6. Mia

Chapter six

Mia

I can’t sleep. I’ve wasted nearly an hour laying here, staring up at the ceiling. My parents, the money, having a brother, it’s all just too much.

The only thing I’ve decided so far is I want to be careful with this money. I probably won’t tell people about it—ever, most likely—but also, I won’t be doing anything drastic like quitting my job. Other than Will, I can’t bring myself to tell anyone. Not yet, anyway.

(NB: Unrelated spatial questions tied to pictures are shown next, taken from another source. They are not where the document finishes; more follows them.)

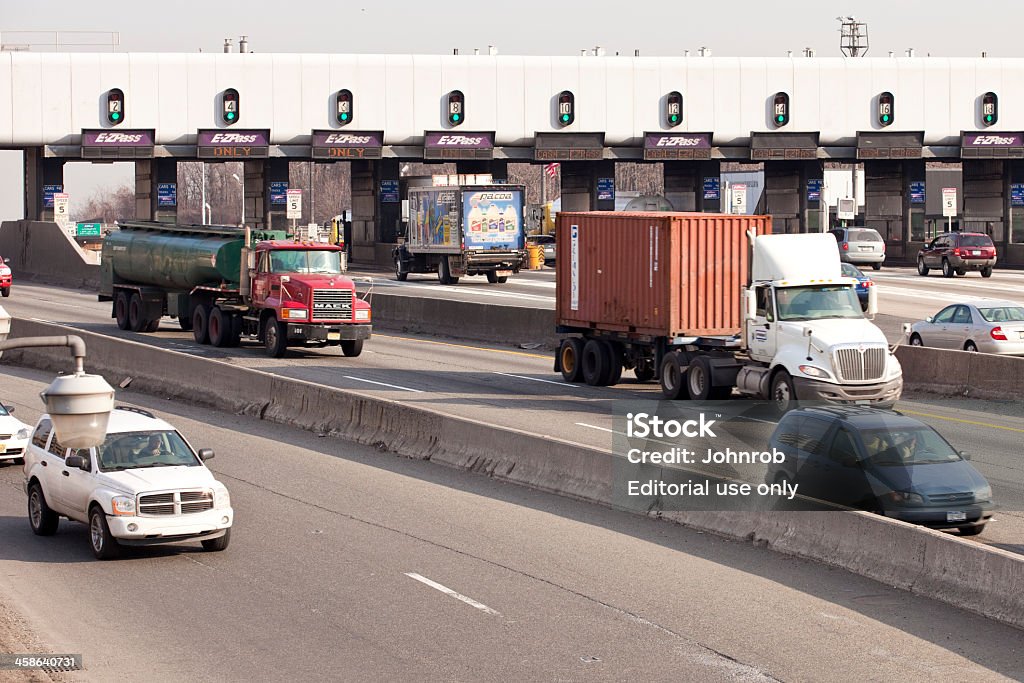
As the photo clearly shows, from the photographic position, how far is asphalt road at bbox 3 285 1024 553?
21422 mm

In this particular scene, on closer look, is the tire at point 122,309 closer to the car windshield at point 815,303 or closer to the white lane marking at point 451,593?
the car windshield at point 815,303

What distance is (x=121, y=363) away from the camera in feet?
111

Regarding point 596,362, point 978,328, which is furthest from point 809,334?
point 978,328

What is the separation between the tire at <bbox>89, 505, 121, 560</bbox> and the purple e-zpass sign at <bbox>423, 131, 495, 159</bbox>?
2079 inches

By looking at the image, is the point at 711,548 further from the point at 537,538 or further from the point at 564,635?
the point at 564,635

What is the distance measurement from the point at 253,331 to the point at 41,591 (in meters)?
23.8

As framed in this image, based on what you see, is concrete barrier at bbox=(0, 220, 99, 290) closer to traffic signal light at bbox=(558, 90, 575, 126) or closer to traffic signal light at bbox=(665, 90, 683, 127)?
traffic signal light at bbox=(558, 90, 575, 126)

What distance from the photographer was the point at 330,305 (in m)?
35.7

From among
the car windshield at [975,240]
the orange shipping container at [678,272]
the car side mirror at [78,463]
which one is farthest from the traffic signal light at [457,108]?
the car side mirror at [78,463]

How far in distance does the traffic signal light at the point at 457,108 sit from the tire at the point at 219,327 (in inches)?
1244

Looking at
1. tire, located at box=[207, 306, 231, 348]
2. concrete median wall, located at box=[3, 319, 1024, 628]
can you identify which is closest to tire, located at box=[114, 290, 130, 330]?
tire, located at box=[207, 306, 231, 348]

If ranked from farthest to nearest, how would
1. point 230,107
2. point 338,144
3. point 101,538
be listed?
point 338,144
point 230,107
point 101,538

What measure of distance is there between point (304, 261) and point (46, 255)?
3184 cm

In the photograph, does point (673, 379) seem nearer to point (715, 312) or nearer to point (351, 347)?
point (715, 312)
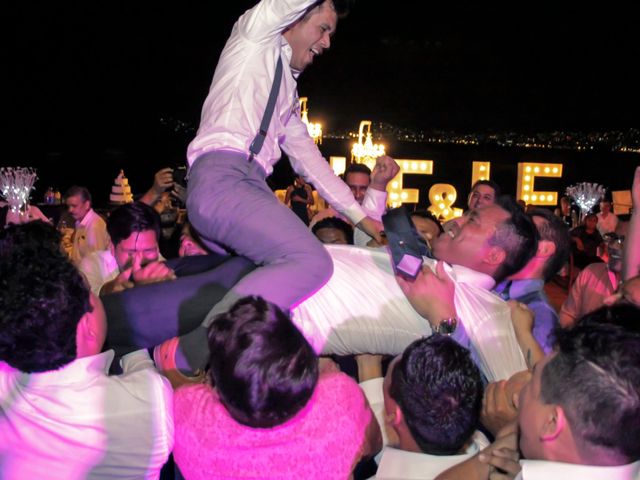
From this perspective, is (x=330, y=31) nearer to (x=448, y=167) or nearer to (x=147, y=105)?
(x=147, y=105)

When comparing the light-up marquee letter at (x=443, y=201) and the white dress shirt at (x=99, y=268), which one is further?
the light-up marquee letter at (x=443, y=201)

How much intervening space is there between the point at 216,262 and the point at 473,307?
3.18 feet

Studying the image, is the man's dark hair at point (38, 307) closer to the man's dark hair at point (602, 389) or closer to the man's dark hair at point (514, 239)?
the man's dark hair at point (602, 389)

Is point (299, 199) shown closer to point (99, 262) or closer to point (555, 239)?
point (99, 262)

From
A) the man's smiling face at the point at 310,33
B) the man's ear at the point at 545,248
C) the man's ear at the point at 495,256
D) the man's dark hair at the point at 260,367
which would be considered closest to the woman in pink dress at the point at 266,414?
the man's dark hair at the point at 260,367

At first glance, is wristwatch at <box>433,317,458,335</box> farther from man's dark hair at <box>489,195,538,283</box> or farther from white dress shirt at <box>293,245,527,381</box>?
man's dark hair at <box>489,195,538,283</box>

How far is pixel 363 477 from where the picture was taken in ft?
6.96

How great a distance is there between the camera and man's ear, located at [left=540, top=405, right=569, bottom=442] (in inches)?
54.6

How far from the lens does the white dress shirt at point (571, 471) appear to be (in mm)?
1368

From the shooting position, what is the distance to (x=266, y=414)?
165 centimetres

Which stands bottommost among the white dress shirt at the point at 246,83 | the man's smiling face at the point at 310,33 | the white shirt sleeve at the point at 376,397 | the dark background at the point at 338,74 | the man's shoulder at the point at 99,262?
the white shirt sleeve at the point at 376,397

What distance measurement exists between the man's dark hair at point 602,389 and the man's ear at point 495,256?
107 centimetres

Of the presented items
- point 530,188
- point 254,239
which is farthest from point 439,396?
point 530,188

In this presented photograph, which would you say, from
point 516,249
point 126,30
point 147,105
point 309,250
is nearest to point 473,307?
point 516,249
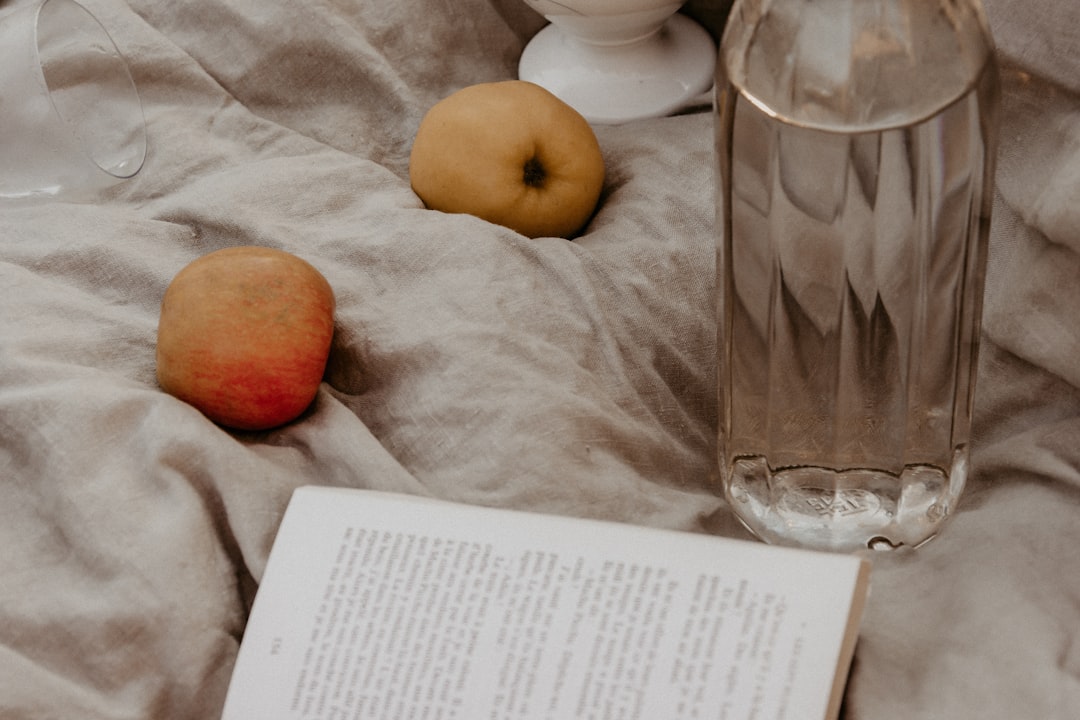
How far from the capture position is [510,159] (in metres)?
0.68

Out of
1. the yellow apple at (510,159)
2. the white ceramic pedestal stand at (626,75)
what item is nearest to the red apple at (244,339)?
the yellow apple at (510,159)

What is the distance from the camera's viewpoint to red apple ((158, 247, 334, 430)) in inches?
22.4

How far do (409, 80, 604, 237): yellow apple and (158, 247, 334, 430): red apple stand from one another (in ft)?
0.43

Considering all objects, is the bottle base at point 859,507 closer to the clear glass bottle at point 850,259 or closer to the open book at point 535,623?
the clear glass bottle at point 850,259

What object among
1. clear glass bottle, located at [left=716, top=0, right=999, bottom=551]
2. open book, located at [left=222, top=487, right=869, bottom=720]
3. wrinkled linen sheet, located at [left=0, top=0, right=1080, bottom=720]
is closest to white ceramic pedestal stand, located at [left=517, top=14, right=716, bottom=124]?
wrinkled linen sheet, located at [left=0, top=0, right=1080, bottom=720]

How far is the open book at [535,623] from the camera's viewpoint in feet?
1.48

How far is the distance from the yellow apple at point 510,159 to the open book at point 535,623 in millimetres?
231

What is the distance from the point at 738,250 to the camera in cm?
54

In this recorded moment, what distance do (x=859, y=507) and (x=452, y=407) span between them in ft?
0.66

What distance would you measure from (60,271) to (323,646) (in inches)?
11.7

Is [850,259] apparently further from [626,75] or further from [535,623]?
[626,75]

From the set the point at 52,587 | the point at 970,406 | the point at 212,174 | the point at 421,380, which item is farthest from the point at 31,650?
the point at 970,406

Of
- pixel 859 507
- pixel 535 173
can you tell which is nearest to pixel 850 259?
pixel 859 507

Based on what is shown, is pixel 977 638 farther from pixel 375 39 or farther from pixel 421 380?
pixel 375 39
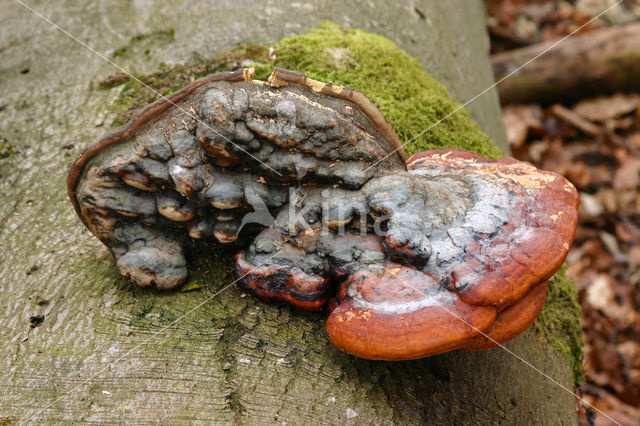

I don’t want people to see me differently, and how could millions not make people feel differently? Will is the exception, of course. Will is always the exception; the one man who is a constant in my life. What’s the opposite of the one who got away? The one who never got close enough to get away? I kick the blankets off in my frustration.

I know I need to talk to my parents. Mum will be worried that she didn’t hear from me yesterday or today. But how can I? What if they’re upset that my birth parents left me money? What if they’re upset I accepted it? Should I have said no?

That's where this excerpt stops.